UI College of Engineering halts new partnerships with Huawei

UI College of Engineering halts new partnerships with Huawei

CHAMPAIGN — The University of Illinois will stop accepting new partnerships with the Chinese tech firm Huawei, which the U.S. government considers a national-security threat.

The new policy was announced earlier this week in an email to faculty and staff in the College of Engineering.

"Effective immediately, the university will not be accepting any new grants, contracts or gifts from Huawei or any of its subsidiaries or affiliates," wrote Engineering Dean Rashid Bashir and Interim Vice Chancellor for Research Susan A. Martinis. "Faculty members with existing agreements have been notified of this decision, and they will be allowed to spend down their existing funding balances to complete the originally contracted scope of work. New agreements or proposals will not be approved or accepted by the university."

Engineering spokesman Bill Bell said this won't impact too many researchers.

"There are 11 researchers out of about 3,000 faculty who have sponsored research awards" from Huawei, Bell said.
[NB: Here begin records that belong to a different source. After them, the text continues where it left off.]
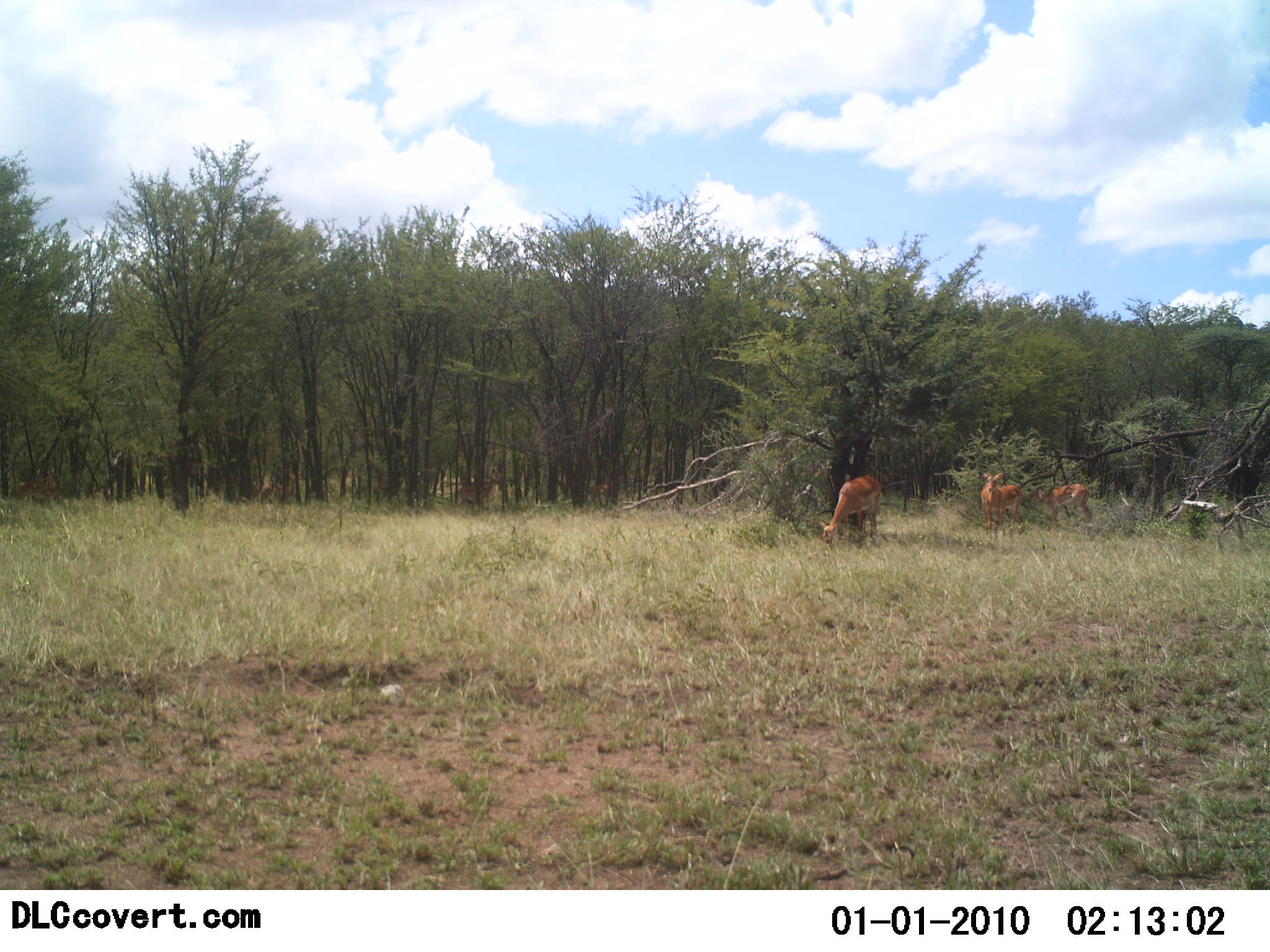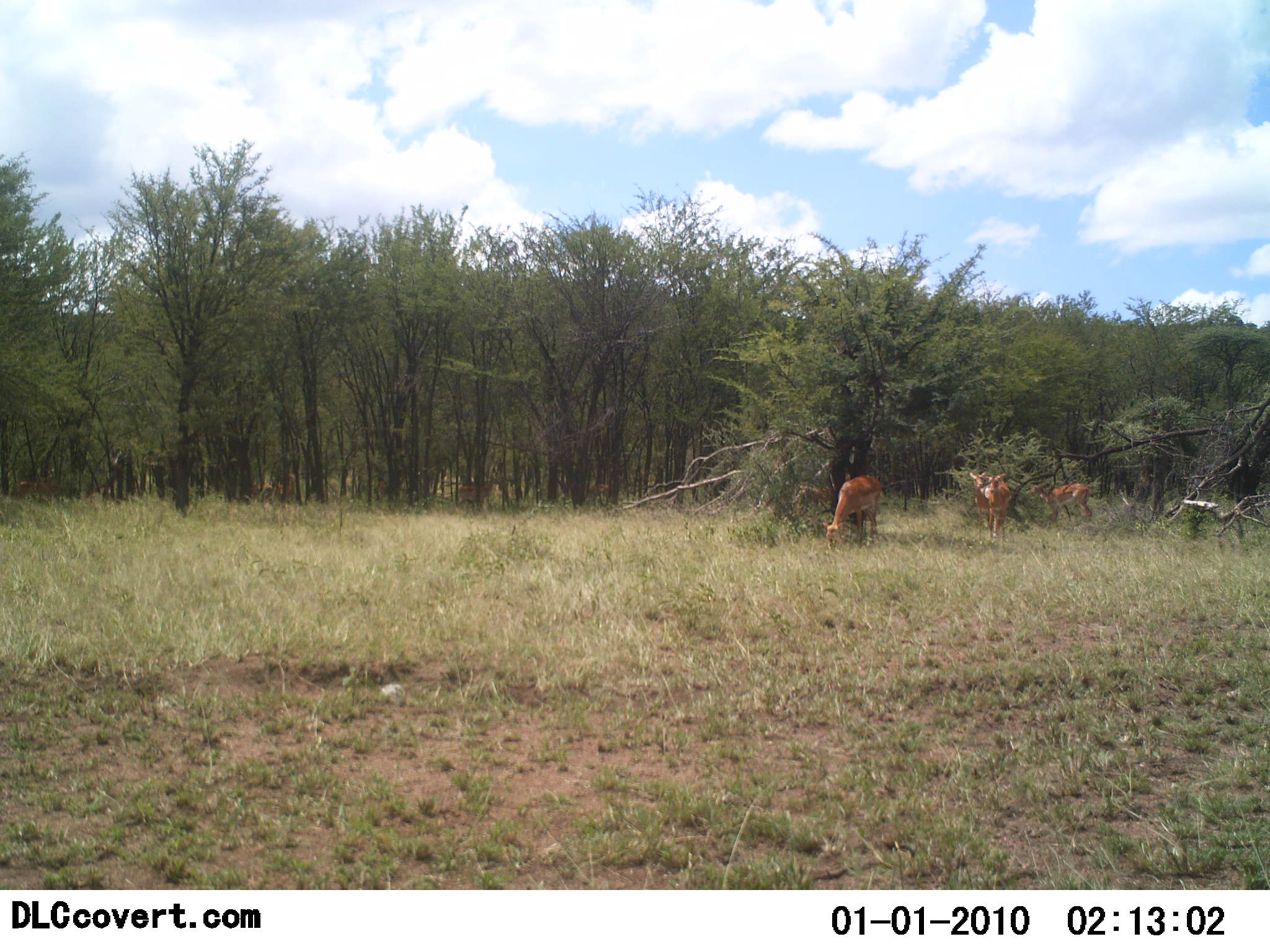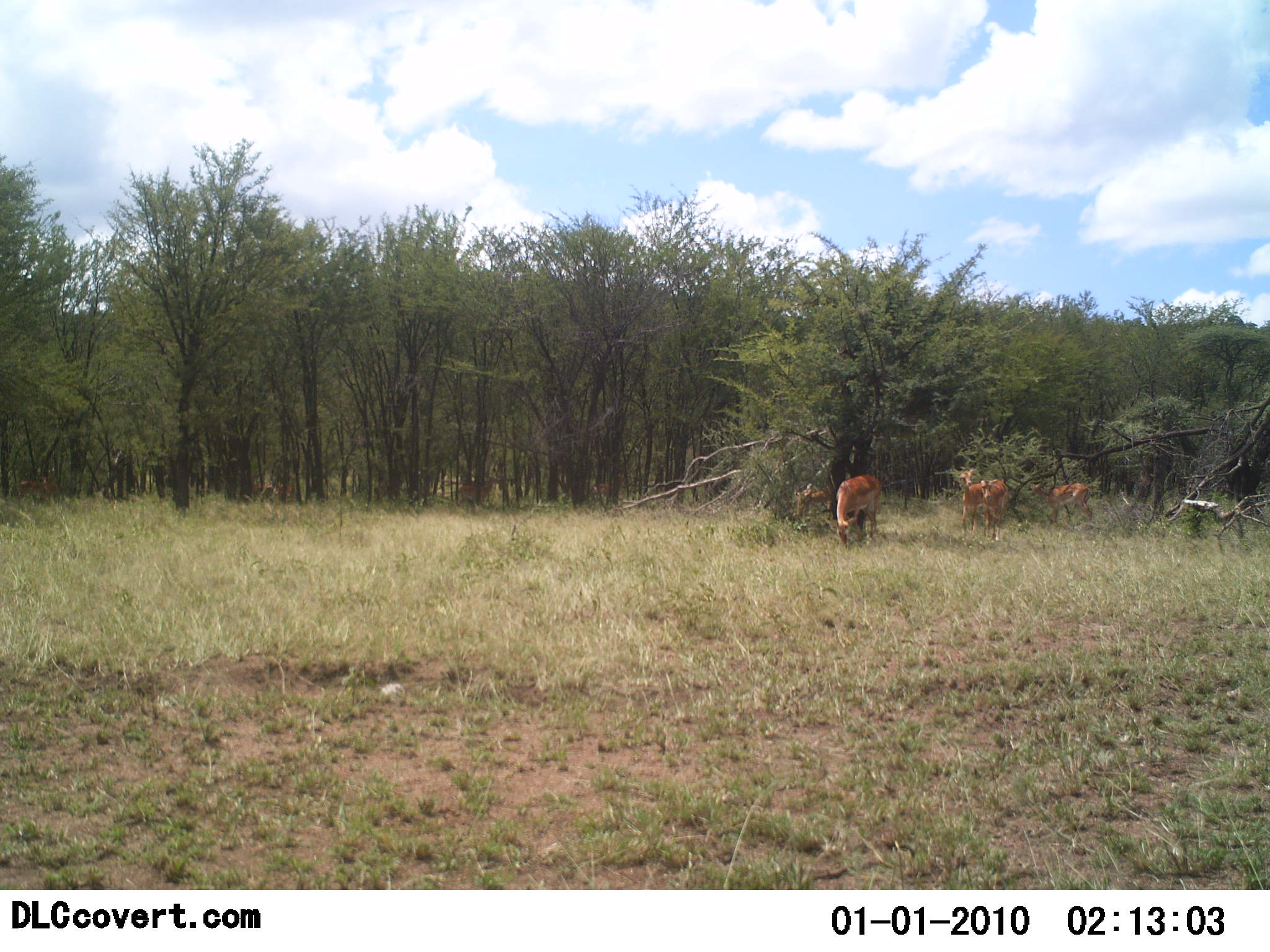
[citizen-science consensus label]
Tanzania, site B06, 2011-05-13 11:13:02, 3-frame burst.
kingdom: Animalia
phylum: Chordata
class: Mammalia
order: Artiodactyla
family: Bovidae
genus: Redunca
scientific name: Redunca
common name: reedbuck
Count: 3.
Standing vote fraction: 70%.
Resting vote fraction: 0%.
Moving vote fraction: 10%.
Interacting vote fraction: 0%.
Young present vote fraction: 0%.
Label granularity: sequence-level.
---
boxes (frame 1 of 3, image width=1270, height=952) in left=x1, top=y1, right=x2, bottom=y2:
animal: left=818, top=474, right=882, bottom=557; left=1026, top=482, right=1093, bottom=532; left=980, top=471, right=1023, bottom=534; left=453, top=475, right=498, bottom=515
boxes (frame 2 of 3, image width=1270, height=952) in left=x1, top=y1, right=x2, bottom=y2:
animal: left=820, top=474, right=884, bottom=551; left=791, top=463, right=850, bottom=519; left=1025, top=478, right=1093, bottom=525; left=982, top=473, right=1013, bottom=539; left=968, top=469, right=995, bottom=541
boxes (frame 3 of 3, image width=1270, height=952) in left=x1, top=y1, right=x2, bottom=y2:
animal: left=830, top=473, right=882, bottom=548; left=1029, top=479, right=1092, bottom=524; left=959, top=466, right=991, bottom=536; left=979, top=476, right=1009, bottom=543; left=16, top=472, right=64, bottom=507; left=457, top=474, right=499, bottom=511; left=590, top=473, right=627, bottom=505; left=241, top=477, right=275, bottom=510; left=800, top=484, right=831, bottom=512; left=276, top=474, right=297, bottom=506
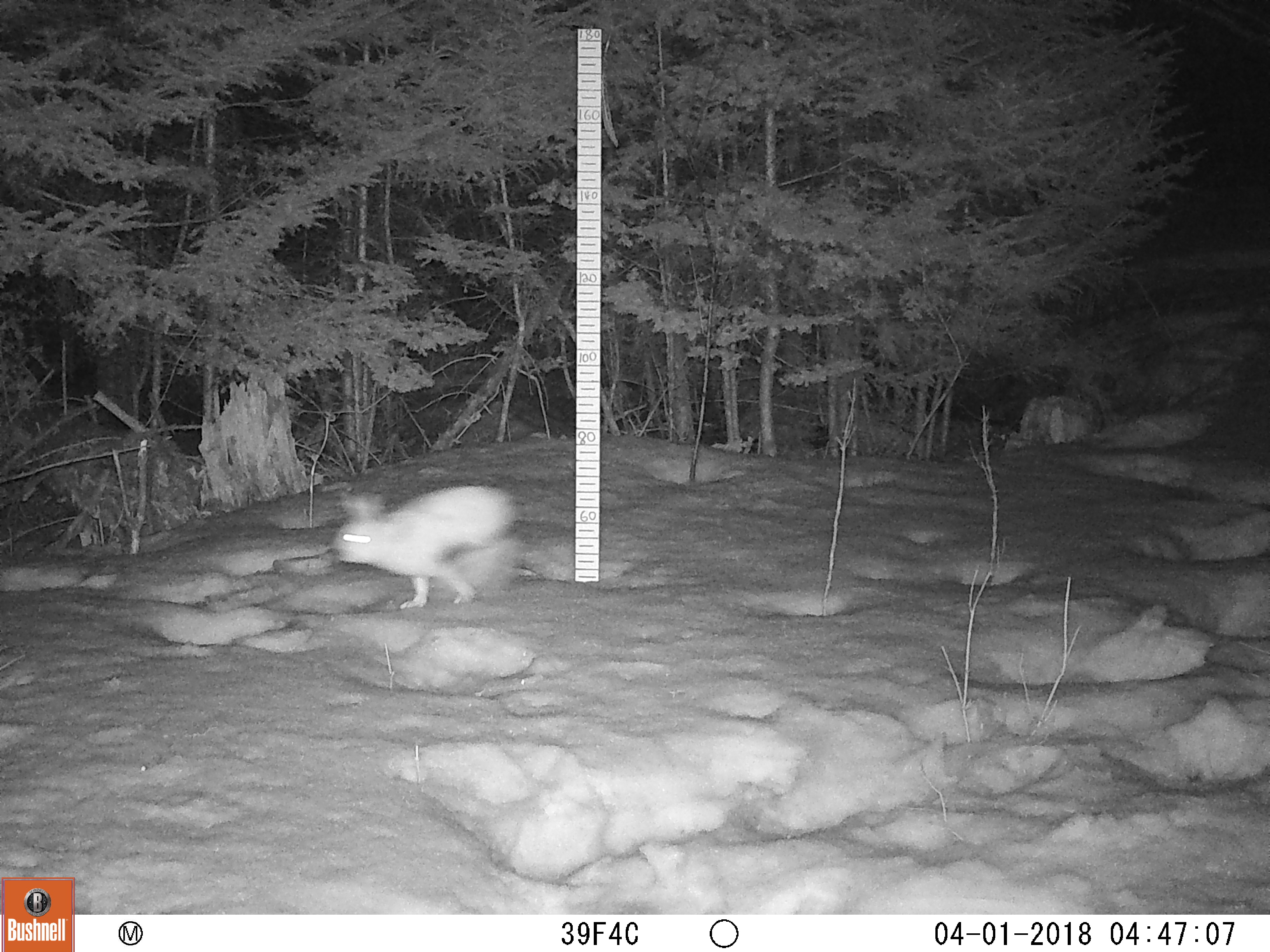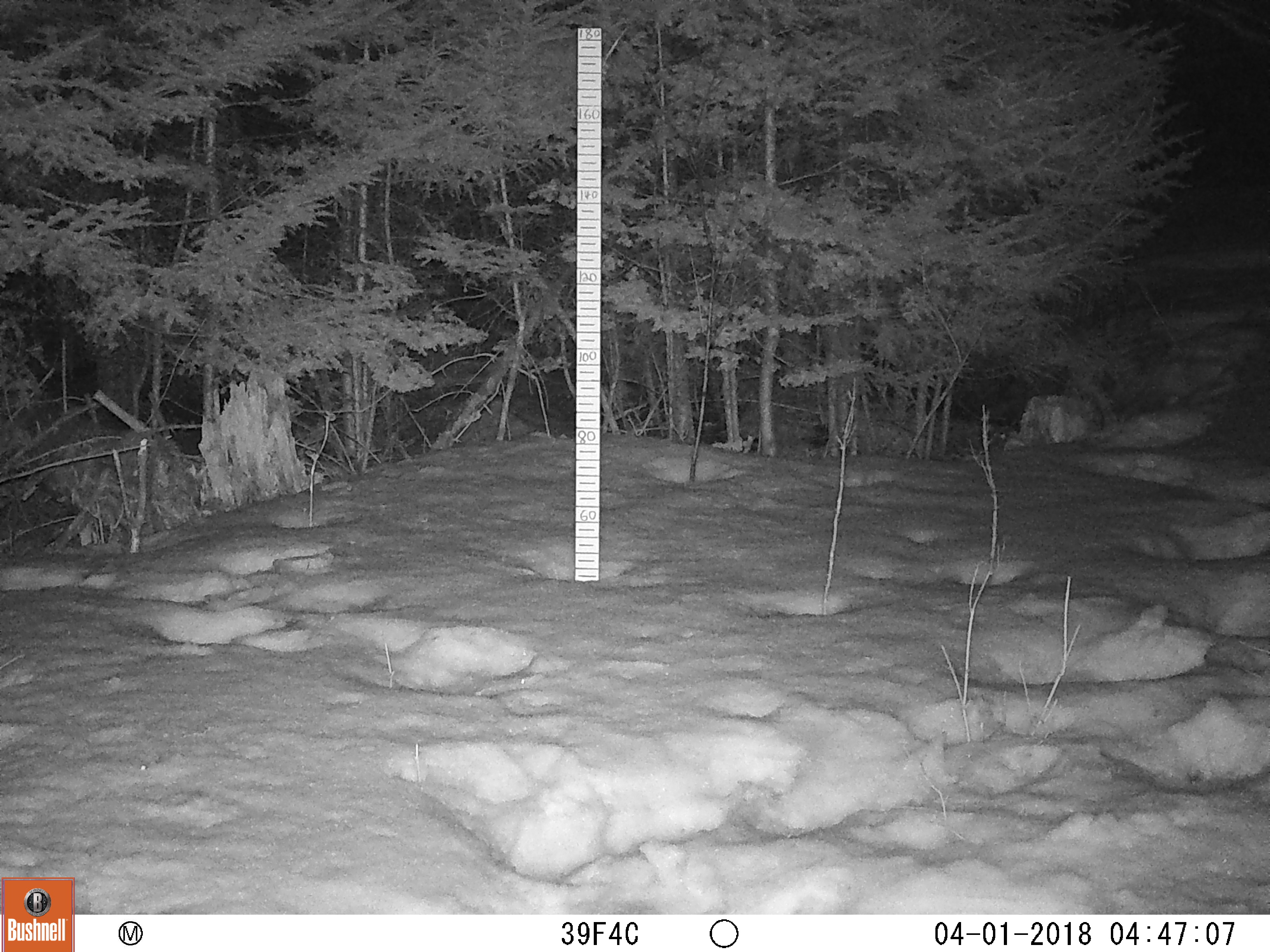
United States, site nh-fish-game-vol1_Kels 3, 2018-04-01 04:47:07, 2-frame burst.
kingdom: Animalia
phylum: Chordata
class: Mammalia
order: Lagomorpha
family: Leporidae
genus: Lepus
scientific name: Lepus americanus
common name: snowshoe hare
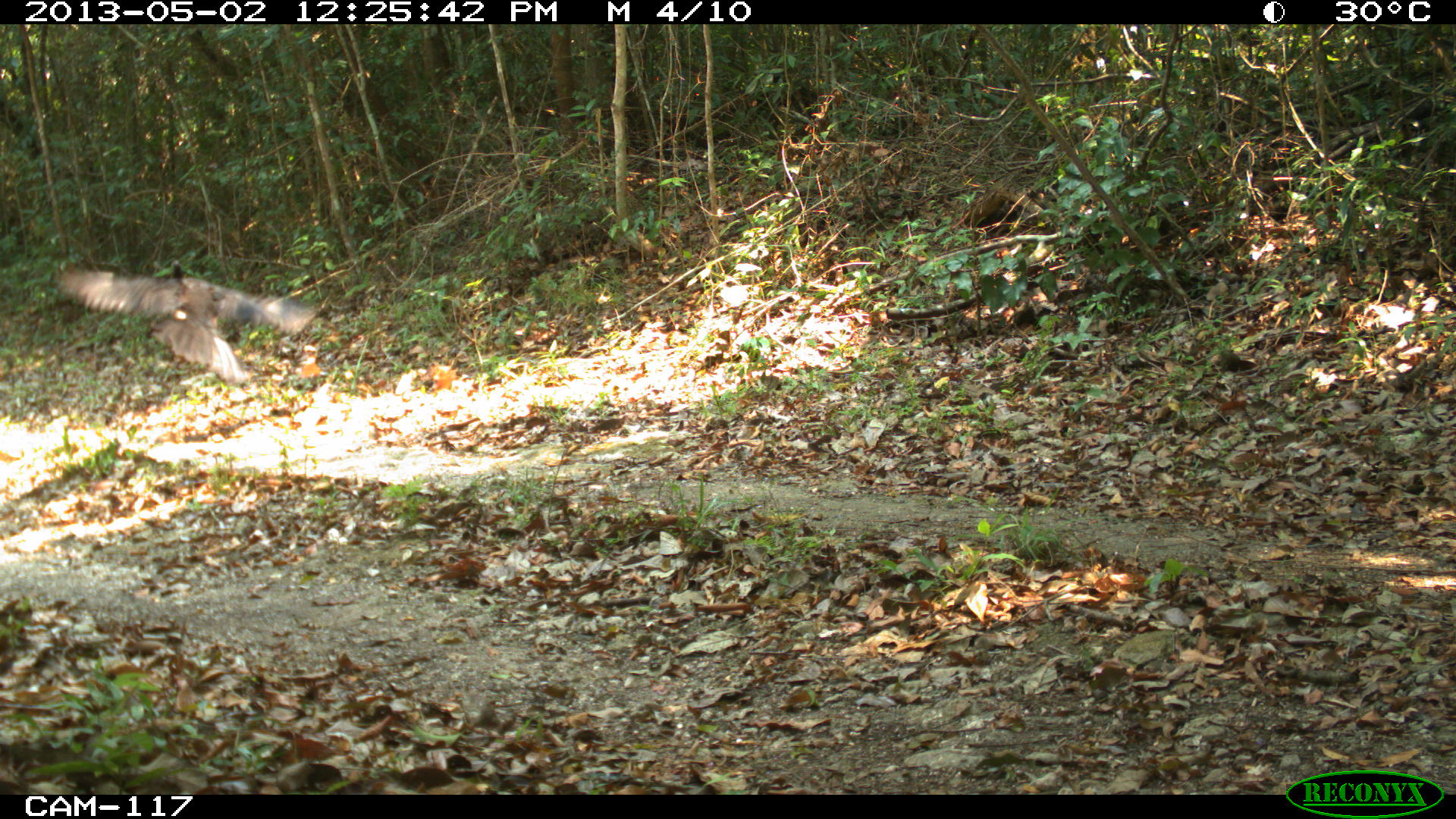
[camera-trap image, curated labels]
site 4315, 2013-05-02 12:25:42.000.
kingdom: Animalia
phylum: Chordata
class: Aves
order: Galliformes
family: Cracidae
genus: Crax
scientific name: Crax rubra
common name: great curassow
Crax rubra (great curassow), count 1.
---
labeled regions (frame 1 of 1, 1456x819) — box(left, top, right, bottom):
crax rubra: box(56, 258, 332, 383)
The UI had already taken steps in 2016 to forbid Huawei equipment from connecting to UI networks, before a law was signed last year restricting recipients of federal funding from using Huawei equipment but after U.S. officials began warning about Huawei.

Huawei also has an office at the UI Research Park, but Bell said companies there don't lease their space there through the university.

"The Huawei office lease contract is not with the university, but with the building's landlord and remains in effect," said Andrea Ruedi with Fox/Atkins Development.

Employees there use their own equipment and networks, Ruedi said earlier this year.

The office's site director did not return a request for comment. The company has denied it is a security threat.

Huawei is the second-largest manufacturer of cellphones and the world's largest manufacturer of telecommunications equipment, which is used in cell towers and routers, for example.

The U.S. government has been issuing warnings since at least 2012 that Huawei equipment could be used to spy on American companies and government agencies, though there has been no public evidence that it has done so.

The antagonism has heated up in recent months.

Meng Wanzhou, Huawei's chief financial officer and the daughter of its founder, was arrested in December for allegedly violating U.S. sanctions against Iran by selling equipment to the country through a subsidiary.

And in January, the U.S. Department of Justice filed 13 charges against the company and Meng, including for allegedly stealing trade secrets from T-Mobile.

Earlier this month, the Massachusetts Institute of Technology also ended new collaborations with Huawei and ZTE, another Chinese tech firm targeted by the U.S. government.

Bell said the UI made its decision in response to the latest developments.

"We see the new rules. We see the U.S. government filing charges," he said. "It's fair to say it was an appropriate time to reassess."